LLaMA Factory

Basic idea

LLaMA Factory is an open-source framework that simplifies the process of training and fine tuning large language models. It offers a unified interface for a variety of cutting edge methods such as SFT, RLHF, and QLoRA techniques. It also supports a wide range of LLM architectures such as LLaMA, Mistral and Qwen. This playbook demonstrates how to fine-tune large language models using LLaMA Factory CLI on your NVIDIA Spark device.

What you'll accomplish

You'll set up LLaMA Factory on NVIDIA Spark with Blackwell architecture to fine-tune large language models using LoRA, QLoRA, and full fine-tuning methods. This enables efficient model adaptation for specialized domains while leveraging hardware-specific optimizations.

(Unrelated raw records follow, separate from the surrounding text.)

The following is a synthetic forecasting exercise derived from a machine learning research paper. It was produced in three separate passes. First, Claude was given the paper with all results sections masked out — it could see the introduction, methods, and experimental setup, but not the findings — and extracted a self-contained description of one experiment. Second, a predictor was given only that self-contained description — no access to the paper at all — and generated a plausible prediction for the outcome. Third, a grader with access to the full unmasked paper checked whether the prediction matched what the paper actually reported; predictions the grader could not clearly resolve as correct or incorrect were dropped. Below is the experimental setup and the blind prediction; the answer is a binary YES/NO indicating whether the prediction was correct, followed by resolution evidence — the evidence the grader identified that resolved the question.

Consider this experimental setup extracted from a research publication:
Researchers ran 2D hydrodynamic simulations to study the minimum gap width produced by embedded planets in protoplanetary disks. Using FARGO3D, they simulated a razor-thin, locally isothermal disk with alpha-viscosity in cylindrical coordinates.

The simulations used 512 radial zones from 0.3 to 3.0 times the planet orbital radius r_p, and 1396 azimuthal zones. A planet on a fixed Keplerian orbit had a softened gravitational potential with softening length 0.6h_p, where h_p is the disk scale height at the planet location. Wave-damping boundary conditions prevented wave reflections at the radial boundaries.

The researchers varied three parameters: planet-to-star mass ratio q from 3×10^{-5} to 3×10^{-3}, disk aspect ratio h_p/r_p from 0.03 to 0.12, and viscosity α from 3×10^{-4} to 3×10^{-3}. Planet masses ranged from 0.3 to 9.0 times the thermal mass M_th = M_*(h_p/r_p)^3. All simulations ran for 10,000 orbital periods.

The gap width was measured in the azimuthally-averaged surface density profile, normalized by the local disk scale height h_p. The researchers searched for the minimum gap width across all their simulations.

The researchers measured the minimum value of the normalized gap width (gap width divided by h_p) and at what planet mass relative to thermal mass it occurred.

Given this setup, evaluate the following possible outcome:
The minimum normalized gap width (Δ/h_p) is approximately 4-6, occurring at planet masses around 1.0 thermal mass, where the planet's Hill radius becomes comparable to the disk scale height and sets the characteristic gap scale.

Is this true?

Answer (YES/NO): NO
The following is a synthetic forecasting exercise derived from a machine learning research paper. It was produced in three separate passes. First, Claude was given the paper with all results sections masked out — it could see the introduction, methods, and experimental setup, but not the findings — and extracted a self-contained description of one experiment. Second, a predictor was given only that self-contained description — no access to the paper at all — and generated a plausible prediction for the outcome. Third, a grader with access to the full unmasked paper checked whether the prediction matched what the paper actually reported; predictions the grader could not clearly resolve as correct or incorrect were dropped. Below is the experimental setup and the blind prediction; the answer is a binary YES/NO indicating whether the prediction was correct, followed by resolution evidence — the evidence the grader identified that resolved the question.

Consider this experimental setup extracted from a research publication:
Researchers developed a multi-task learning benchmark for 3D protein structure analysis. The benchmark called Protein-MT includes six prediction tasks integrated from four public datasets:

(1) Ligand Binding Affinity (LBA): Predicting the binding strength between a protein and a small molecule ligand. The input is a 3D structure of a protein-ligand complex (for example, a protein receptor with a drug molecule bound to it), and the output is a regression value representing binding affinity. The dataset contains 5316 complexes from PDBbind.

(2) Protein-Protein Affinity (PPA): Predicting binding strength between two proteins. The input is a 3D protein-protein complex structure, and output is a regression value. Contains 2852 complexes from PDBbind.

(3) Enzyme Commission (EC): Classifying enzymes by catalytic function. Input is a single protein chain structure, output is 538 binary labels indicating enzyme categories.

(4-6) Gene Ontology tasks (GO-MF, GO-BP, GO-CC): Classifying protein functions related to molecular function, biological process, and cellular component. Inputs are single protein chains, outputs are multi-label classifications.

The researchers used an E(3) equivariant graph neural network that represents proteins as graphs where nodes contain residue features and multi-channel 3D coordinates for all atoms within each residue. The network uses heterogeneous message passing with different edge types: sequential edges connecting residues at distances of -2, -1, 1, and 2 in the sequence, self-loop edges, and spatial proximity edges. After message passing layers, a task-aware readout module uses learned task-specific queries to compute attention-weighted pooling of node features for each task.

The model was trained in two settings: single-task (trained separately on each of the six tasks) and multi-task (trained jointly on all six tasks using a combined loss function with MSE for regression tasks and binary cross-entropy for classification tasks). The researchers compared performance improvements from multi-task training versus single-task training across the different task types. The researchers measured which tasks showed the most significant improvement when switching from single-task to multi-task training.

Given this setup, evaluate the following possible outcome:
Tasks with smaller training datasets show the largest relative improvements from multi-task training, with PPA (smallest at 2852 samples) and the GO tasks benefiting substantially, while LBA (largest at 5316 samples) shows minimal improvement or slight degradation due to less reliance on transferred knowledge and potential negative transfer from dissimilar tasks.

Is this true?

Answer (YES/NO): NO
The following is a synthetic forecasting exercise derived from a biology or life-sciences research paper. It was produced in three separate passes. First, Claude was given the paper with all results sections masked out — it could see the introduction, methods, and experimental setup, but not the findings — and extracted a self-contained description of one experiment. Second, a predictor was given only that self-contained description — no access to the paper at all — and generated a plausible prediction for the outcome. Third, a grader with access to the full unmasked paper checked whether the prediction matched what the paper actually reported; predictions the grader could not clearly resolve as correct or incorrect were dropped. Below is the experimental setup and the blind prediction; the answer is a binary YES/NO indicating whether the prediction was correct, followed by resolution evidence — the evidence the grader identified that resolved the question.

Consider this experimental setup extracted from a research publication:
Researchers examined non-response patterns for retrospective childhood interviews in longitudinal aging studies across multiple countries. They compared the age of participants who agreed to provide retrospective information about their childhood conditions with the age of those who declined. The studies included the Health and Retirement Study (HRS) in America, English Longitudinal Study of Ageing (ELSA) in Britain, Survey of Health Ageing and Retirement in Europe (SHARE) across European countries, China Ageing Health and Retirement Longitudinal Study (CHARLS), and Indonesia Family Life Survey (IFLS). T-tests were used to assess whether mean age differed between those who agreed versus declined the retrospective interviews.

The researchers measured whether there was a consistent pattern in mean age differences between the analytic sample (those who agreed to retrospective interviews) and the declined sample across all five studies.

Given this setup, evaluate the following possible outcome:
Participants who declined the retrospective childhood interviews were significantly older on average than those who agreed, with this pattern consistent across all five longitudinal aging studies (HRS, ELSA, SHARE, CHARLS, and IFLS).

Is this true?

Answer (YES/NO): NO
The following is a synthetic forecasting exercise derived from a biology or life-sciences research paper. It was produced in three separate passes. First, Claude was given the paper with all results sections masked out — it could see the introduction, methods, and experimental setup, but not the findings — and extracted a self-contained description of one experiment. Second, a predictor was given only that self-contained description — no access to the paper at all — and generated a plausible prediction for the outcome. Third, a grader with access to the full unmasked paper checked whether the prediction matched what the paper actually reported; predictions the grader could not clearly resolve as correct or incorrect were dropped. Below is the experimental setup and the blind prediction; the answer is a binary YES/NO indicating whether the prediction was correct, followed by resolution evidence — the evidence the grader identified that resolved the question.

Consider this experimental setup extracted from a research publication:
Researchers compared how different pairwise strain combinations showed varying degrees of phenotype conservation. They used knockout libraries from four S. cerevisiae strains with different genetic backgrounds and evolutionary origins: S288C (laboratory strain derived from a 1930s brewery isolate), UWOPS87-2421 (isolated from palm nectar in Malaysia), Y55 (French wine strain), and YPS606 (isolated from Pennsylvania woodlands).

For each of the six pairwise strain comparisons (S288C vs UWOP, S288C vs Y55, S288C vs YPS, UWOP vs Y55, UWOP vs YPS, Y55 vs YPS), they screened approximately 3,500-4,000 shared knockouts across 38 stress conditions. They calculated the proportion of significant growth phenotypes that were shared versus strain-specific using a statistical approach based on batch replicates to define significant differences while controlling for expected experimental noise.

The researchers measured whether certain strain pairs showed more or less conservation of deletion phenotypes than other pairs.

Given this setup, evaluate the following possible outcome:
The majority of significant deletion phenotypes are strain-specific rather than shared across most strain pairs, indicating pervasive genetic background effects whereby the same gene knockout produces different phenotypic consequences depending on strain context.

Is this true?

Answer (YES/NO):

What to know before starting

Basic Python knowledge for editing config files and troubleshooting
Command line usage for running shell commands and managing environments
Familiarity with PyTorch and Hugging Face Transformers ecosystem
GPU environment setup including CUDA/cuDNN installation and VRAM management
Fine-tuning concepts: understanding tradeoffs between LoRA, QLoRA, and full fine-tuning
Dataset preparation: formatting text data into JSON structure for instruction tuning
Resource management: adjusting batch size and memory settings for GPU constraints

Prerequisites

NVIDIA Spark device with Blackwell architecture
CUDA 12.9 or newer version installed: nvcc --version
Docker installed and configured for GPU access: docker run --gpus all nvidia/cuda:12.9-devel nvidia-smi
Git installed: git --version
Python environment with pip: python --version && pip --version
Sufficient storage space (>50GB for models and checkpoints): df -h
Internet connection for downloading models from Hugging Face Hub

Ancillary files

Official LLaMA Factory repository: https://github.com/hiyouga/LLaMA-Factory
NVIDIA PyTorch container: https://catalog.ngc.nvidia.com/orgs/nvidia/containers/pytorch
Example training configuration: examples/train_lora/llama3_lora_sft.yaml (from repository)
Documentation: https://llamafactory.readthedocs.io/en/latest/getting_started/data_preparation.html

Time & risk

Duration: 30-60 minutes for initial setup, 1-7 hours for training depending on model size and dataset.
Risks: Model downloads require significant bandwidth and storage. Training may consume substantial GPU memory and require parameter tuning for hardware constraints.
Rollback: Remove Docker containers and cloned repositories. Training checkpoints are saved locally and can be deleted to reclaim storage space.